Am Ende steht ein neuer Anfang: LISA Pathfinder bereitet den Weg für das Gravitationswellen-Observatorium LISA




•Am 18. Juli 2017 endete nach 16 Monaten wissenschaftlichen Betriebs die Technologieerpobungsmission LISA Pathfinder.
•Die Technologie von LISA Pathfinder hat dabei so gut funktioniert, dass sie nun teilweise direkt beim Gravitationswellen-Observatorium LISA zum Einsatz kommen soll.

Am Abend des 18. Juli 2017 ist die Mission LISA Pathfinder nach 16 Monaten wissenschaftlichen Betriebs im Orbit abgeschaltet worden. Damit geht eine anspruchsvolle Technologiedemonstration im Weltraum zu Ende. Das Raumfahrtmanagement im Deutschen Zentrum für Luft- und Raumfahrt (DLR) und die Max-Planck-Gesellschaft haben den deutschen Beitrag zu dieser Mission der europäischen Weltraumorganisation ESA finanziert. LISA Pathfinder hat bei der Vorbereitung einer Weltraum-Laserinterferometrie zum Nachweis von Gravitationswellen die Grenzen des bisher technisch Möglichen übertroffen und damit einen wichtigen Schritt hin auf das geplante Gravitationswellen-Observatorium LISA (Laser Interferometer Space Antenna)  gemacht. LISA soll winzigste Schwingungen der Raumzeit - sogenannte Gravitationswellen - "beobachten" und damit den energiereichsten und heftigsten astrophysikalischen Ereignissen in unserem Universum auf die Spur kommen. Sie sollen von LISA ab 2034 mit Hilfe einer Laserinterferometrie zwischen drei jeweils rund zweieinhalb Millionen Kilometer voneinander entfernten Sonden erforscht werden. War LISA bisher lediglich ein Missionskonzept, so hat das Science Programme Committee (SPC) der ESA die Mission inzwischen als dritte der großen Missionen (L3) seines "Cosmic Vision Programms" ausgewählt.
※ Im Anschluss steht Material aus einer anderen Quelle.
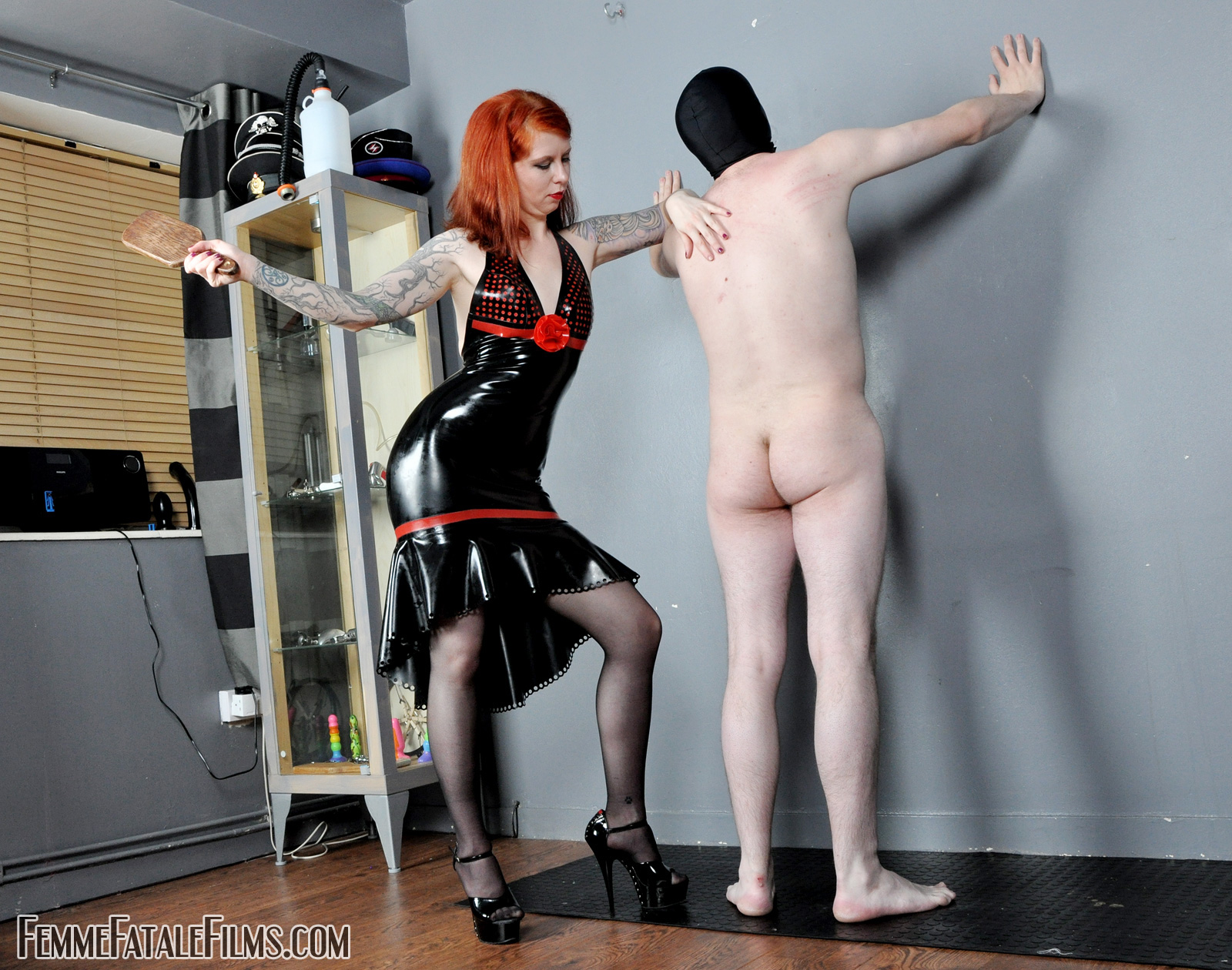 femdom-video-producers-chicago-movies-public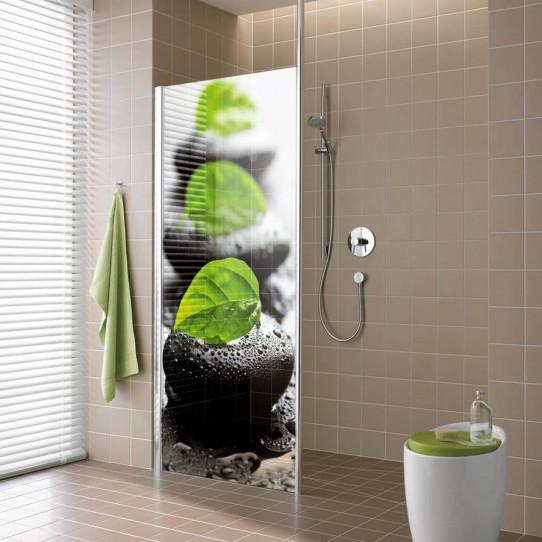 stickers paroi de douche semi translucide galets. Black Bedroom Furniture Sets. Home Design Ideas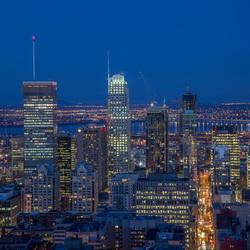 Montreal bij avond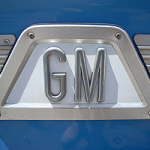 Texas attorney general Greg Abbott has filed an objection to the General Motors bankruptcy reorganization plan.  Under the plan still to be approved, GM is insisting that current dealers sign a new agreement if they want to be part of the new GM operation. Abbott claims it violates the free market rights of dealers established under Texas law. Pat Hernandez has more.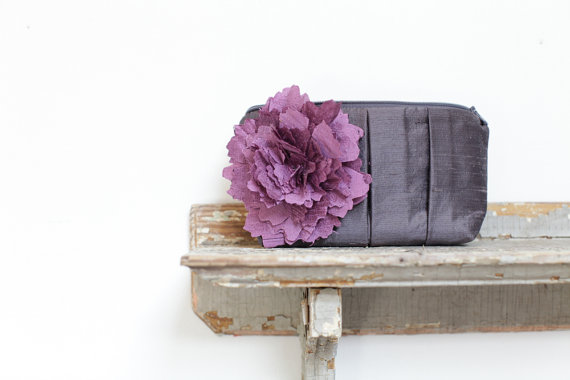 Wedding - Purple Wedding, Personalized wedding gift, Bridesmaid clutch, Bridesmaid purse, Bridesmaid gifts, Wedding clutch, Wedding gift, Wedding bag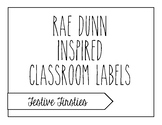 Rae Dunn Inspired Classroom Labels
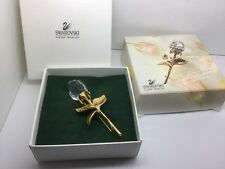 SWAROVSKI CRYSTAL ROSE BUD & GOLD PLATED BROOCH WITH BOX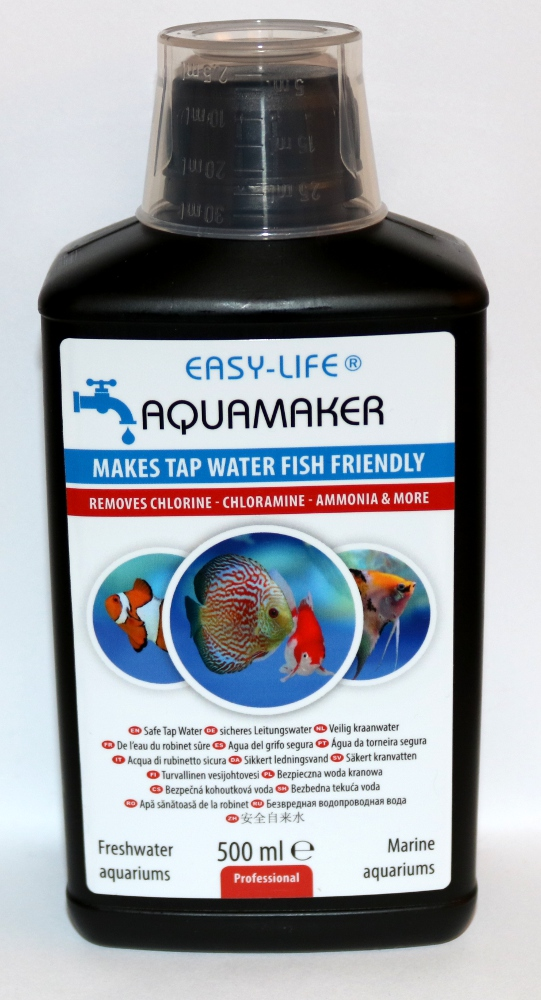 easy life aquamaker helsingin akvaariokeskus ky. Black Bedroom Furniture Sets. Home Design Ideas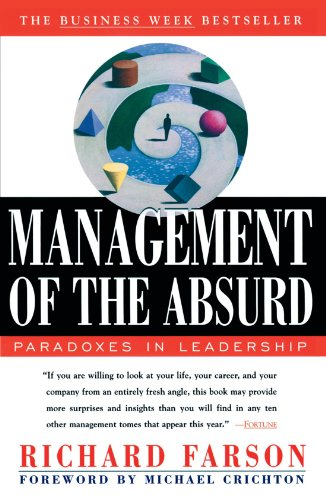 Management of the Absurd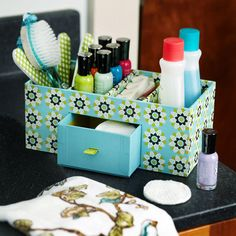 Good Groupings- Keep supplies for specific tasks in one easy-to-transport carrier. Store it on a shelf and lift it out when you need it. Here, mani and pedi supplies fit into one portable mail sorter.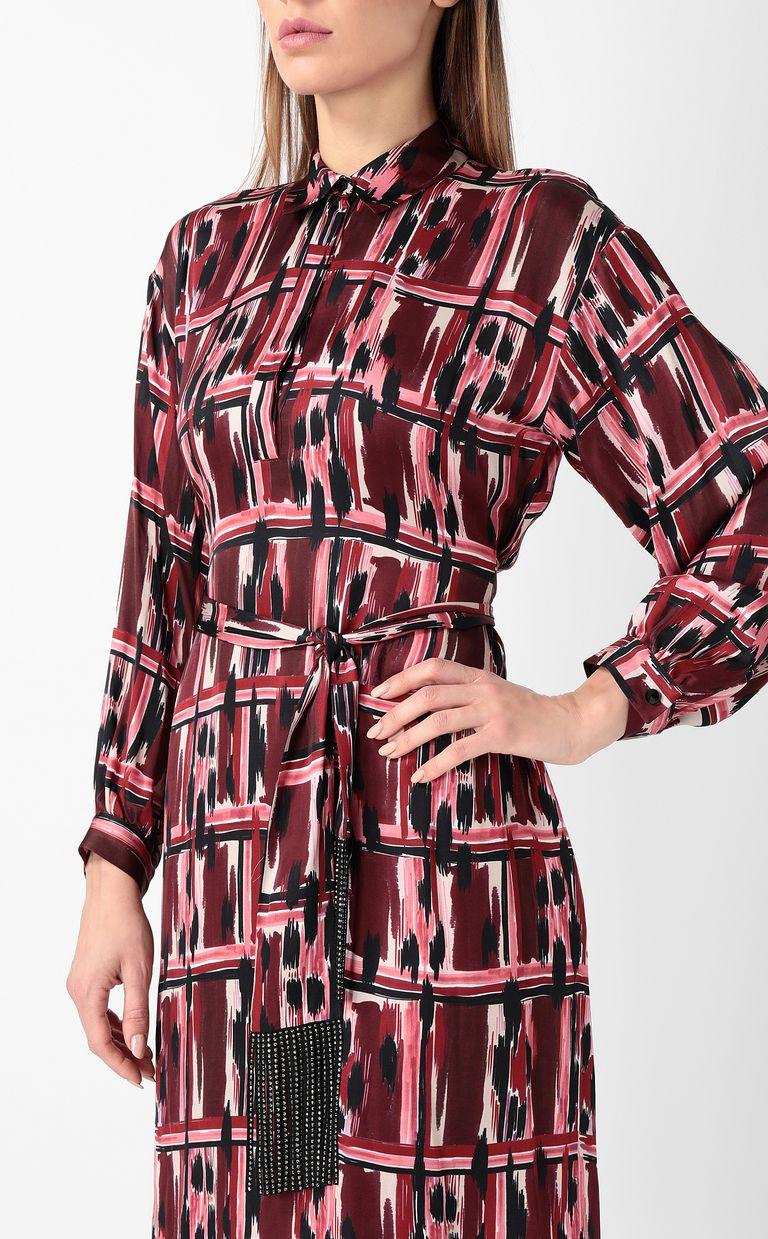 """JUST CAVALLI """"Wild-Tartan"""" print dress Dress Woman e"""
Herzstück von LISA Pathfinder funktionierte tadellos

Wie der Missionsname bereits verrät, sollte die am 3. Dezember 2015 gestartete Mission LISA Pathfinder den Weg für das Gravitationswellen-Observatorium bereiten. Hier wurden Schlüsseltechnologien für LISA erprobt, die wegen der Schwerkraft und anderer Störungen auf der Erde nicht angemessen getestet werden können. Einige davon sind im sogenannten LISA Technology Package (LTP) untergebracht. Diese komplexe Nutzlast - das Herzstück von LISA Pathfinder - wurde unter der Leitung der Airbus Defence & Space GmbH in Friedrichshafen mit Beistellungen wichtiger Komponenten und Beiträgen aus mehreren europäischen Ländern entwickelt. In Friedrichshafen wurde auch ihr Kernstück - das LTP Core Assembly - gebaut, getestet und danach bei der Firma IABG in Ottobrunn in die Sonde integriert. "Diese Technologie hat sehr gut funktioniert. Schon bei den ersten Messungen Ende Februar 2016 zeigte sich noch während der Inbetriebnahme der Sonde, dass die Ziele der Mission zum Teil deutlich übertroffen werden würden", blickt Dr. Hans-Georg Grothues, LISA Pathfinder-Projektleiter im DLR Raumfahrtmanagement, zurück. Es wurde daher im Juni 2016 beschlossen, die Mission bis Mitte 2017 zu verlängern. "So konnten noch weitere, zum Teil mehrwöchige Langzeitmessungen gemacht werden, die die Ergebnisse noch einmal deutlich verbessert haben. Am Ende der Mission wurden sogar weitgehend die Anforderungen für die spätere LISA-Mission erreicht und teilweise sogar übertroffen", ergänzt Grothues. Erste Ergebnisse sind auch in einer Fachveröffentlichung publiziert.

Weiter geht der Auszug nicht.